Investors in Halliburton Suit Keep Class Status

     DALLAS (CN) – Halliburton must face a class action from investors who say it defrauded them by lying about possible asbestos liability, the 5th Circuit ruled.
     The oil giant had hoped to avert class certification in the Northern District of Texas with evidence that would purportedly show its alleged fraud did not affect the market price of the stock – that is, its alleged misrepresentation did not cause “price impact” or “price distortion.”
     Heeding direction from the Supreme Court, however, a federal judge in Dallas said such evidence was immaterial to the issue of commonality and certified the class.

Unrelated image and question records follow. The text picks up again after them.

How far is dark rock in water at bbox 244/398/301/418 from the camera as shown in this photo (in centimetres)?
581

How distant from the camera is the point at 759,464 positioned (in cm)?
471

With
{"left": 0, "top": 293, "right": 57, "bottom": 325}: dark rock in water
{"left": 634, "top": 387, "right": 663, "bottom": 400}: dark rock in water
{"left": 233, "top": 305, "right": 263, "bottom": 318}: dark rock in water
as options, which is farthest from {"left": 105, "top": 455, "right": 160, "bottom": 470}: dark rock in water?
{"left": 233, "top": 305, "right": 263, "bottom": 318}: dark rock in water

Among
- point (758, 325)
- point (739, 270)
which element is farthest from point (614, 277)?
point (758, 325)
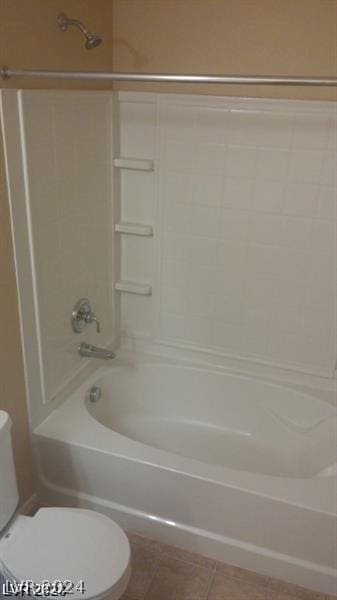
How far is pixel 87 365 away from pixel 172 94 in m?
1.25

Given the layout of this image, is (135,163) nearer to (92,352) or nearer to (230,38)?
(230,38)

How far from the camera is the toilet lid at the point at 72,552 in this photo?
1.33m

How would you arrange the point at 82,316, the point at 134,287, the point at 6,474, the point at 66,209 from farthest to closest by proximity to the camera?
the point at 134,287, the point at 82,316, the point at 66,209, the point at 6,474

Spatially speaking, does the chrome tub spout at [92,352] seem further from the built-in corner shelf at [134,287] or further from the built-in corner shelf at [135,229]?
the built-in corner shelf at [135,229]

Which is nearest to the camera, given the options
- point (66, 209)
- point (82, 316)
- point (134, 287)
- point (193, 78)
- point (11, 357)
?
point (193, 78)

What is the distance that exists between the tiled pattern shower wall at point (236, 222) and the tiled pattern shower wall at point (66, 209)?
17cm

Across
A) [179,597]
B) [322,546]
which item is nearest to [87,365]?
[179,597]

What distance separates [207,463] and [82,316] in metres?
0.82

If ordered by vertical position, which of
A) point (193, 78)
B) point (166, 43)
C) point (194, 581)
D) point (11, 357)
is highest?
point (166, 43)

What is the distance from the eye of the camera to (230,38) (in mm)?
1858

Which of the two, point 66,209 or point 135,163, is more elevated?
point 135,163

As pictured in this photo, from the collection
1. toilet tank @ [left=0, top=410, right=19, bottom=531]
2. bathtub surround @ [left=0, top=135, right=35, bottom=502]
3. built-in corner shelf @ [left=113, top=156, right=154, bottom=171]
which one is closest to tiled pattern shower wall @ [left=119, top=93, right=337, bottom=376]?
built-in corner shelf @ [left=113, top=156, right=154, bottom=171]

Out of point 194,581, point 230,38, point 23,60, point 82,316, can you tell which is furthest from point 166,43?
point 194,581

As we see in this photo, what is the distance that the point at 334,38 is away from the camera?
5.72 ft
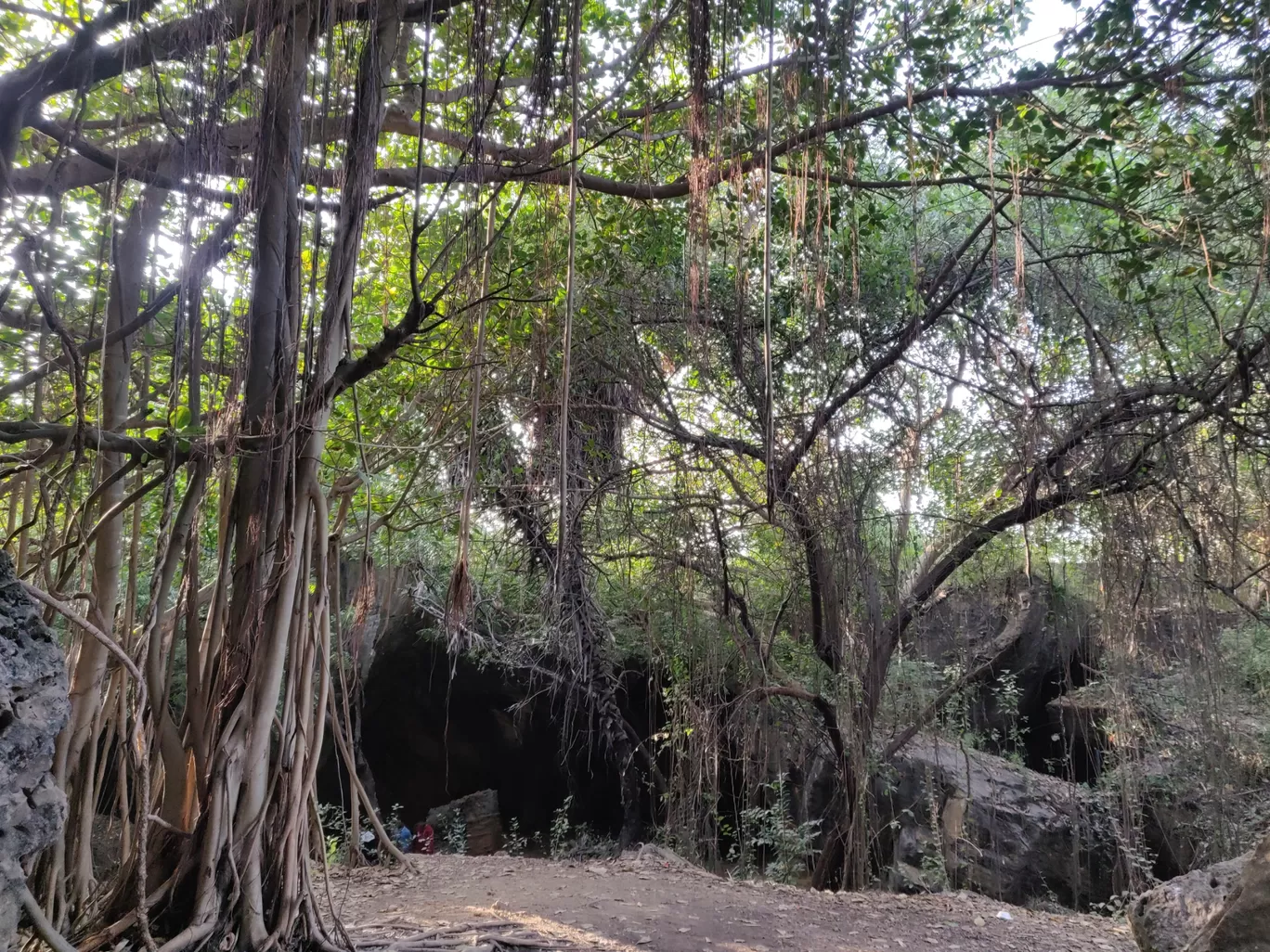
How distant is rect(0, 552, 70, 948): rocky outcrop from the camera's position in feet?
4.76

     A three-judge panel with the New Orleans-based appeals court affirmed last week.
     The investors had moved for certification in September 2007 for all persons who purchased common stock between June 3, 1999, and December 7, 2001.

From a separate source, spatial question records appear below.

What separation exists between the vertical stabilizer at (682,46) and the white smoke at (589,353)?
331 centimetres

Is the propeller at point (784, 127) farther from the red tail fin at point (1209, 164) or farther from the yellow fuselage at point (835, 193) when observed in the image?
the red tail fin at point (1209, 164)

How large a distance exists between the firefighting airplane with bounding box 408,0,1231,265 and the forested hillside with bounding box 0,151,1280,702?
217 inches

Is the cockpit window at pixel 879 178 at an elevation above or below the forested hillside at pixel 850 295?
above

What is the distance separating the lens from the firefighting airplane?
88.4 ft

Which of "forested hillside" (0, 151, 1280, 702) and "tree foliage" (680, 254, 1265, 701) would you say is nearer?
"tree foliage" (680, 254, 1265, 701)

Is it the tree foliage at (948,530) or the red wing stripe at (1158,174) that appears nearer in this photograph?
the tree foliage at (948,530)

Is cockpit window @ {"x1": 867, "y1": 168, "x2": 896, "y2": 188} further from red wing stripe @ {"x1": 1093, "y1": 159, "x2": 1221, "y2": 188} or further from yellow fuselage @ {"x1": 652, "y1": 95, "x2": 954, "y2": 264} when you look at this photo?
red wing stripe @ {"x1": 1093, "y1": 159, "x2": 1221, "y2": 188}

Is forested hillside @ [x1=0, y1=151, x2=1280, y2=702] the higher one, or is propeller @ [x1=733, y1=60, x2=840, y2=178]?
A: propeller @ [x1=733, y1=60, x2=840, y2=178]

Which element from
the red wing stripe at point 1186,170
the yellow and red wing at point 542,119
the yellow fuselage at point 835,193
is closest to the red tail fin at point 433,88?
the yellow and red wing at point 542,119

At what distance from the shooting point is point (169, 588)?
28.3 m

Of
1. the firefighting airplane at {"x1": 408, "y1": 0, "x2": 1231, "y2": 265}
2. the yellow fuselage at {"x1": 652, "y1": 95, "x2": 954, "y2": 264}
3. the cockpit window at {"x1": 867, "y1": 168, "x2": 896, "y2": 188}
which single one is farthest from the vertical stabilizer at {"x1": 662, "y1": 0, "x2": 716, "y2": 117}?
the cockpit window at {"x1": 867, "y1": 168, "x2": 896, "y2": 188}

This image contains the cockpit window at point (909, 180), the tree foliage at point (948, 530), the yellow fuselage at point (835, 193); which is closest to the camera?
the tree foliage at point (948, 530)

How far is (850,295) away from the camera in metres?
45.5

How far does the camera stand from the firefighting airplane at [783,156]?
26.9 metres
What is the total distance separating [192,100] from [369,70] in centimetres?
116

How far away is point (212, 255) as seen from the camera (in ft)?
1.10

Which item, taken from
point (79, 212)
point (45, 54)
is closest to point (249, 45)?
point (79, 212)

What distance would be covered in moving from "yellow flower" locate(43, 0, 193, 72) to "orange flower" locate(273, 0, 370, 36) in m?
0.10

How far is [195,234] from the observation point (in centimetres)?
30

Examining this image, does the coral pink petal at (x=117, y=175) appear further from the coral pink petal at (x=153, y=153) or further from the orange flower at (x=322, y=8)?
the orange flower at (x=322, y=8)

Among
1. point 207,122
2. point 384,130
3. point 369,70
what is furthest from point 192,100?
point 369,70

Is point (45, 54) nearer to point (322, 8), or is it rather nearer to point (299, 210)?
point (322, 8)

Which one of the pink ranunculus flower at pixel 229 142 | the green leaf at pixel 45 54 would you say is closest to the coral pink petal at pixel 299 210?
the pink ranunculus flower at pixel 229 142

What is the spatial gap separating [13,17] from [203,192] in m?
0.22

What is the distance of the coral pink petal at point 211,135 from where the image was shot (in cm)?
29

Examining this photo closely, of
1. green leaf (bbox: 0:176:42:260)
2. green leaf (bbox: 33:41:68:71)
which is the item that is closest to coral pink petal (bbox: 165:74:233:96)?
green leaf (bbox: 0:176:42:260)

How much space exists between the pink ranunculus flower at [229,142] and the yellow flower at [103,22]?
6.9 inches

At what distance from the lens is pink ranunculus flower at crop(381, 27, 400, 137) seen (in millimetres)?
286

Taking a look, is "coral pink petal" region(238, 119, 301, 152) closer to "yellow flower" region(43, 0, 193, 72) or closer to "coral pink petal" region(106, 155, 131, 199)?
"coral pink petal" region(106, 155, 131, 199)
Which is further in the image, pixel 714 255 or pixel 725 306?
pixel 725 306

     Led by the Erica P. John Fund Inc., the investors claimed that Halliburton had understated its projected liability for asbestos claims, overstated revenues by including billings that were unlikely to be collected, and exaggerated the cost savings and efficiencies from a merger in 1998 with Dresser Industries.
     After their first attempt at class certification failed, the U.S. Supreme Court concluded in 2011 that appeals court “erred by requiring EPJ Fund to show loss causation as a condition of obtaining class certification.”
     It is a prerequisite of class certification for the plaintiffs to show that a company’s untrue statements created a presumption of reliance. The fraud-on-the-market presumption involves misrepresentation publicity, misrepresentation materiality, market efficiency, and evidence that the plaintiff traded shares between the time the misrepresentations were made and when the truth was revealed.
     Unlike the other prerequisites, however, a failure to prove materiality will likewise kill the individual claims of all plaintiffs, the Supreme Court found.
     “A plaintiff can fail to establish publicity, market efficiency, or trade timing, and therefore lose the class-wide presumption of reliance, but still establish individual reliance and prove fraud,” the Supreme Court stated. “Thus, only those issues which bear directly on the pivotal inquiry of common question predominance and the propriety of class resolution should be addressed at class certification.”
     On remand, the 5th Circuit said Halliburton had failed to show that the investors could still pursue fraud claims without proving price impact.
     “Although the 10b-5 fraud action does not expressly require proof of price impact as an element of the claim, a plaintiff must nevertheless prevail on this fact in order to establish another element on which the plaintiff does bear the burden of proof: loss causation,” Judge W. Eugene Davis wrote for the panel. “Price impact can be shown either by an increase in price following a fraudulent public statement or a decrease in price following a revelation of the fraud. To successfully prove a lack of price impact, Halliburton would thus be required to demonstrate both that the stock price did not increase when the misrepresentation was announced, and that the price did not decrease when the truth was revealed. If Halliburton were to successfully show that the price did not drop when the truth was revealed, then no plaintiff could establish loss causation.”
     If Halliburton successfully rebutted the fraud-on-the-market presumption by proving no price impact, the individual plaintiff claims would fail as well because they could not establish an essential element of their fraud claim.
     Therefore, price impact evidence should not be addressed at class certification.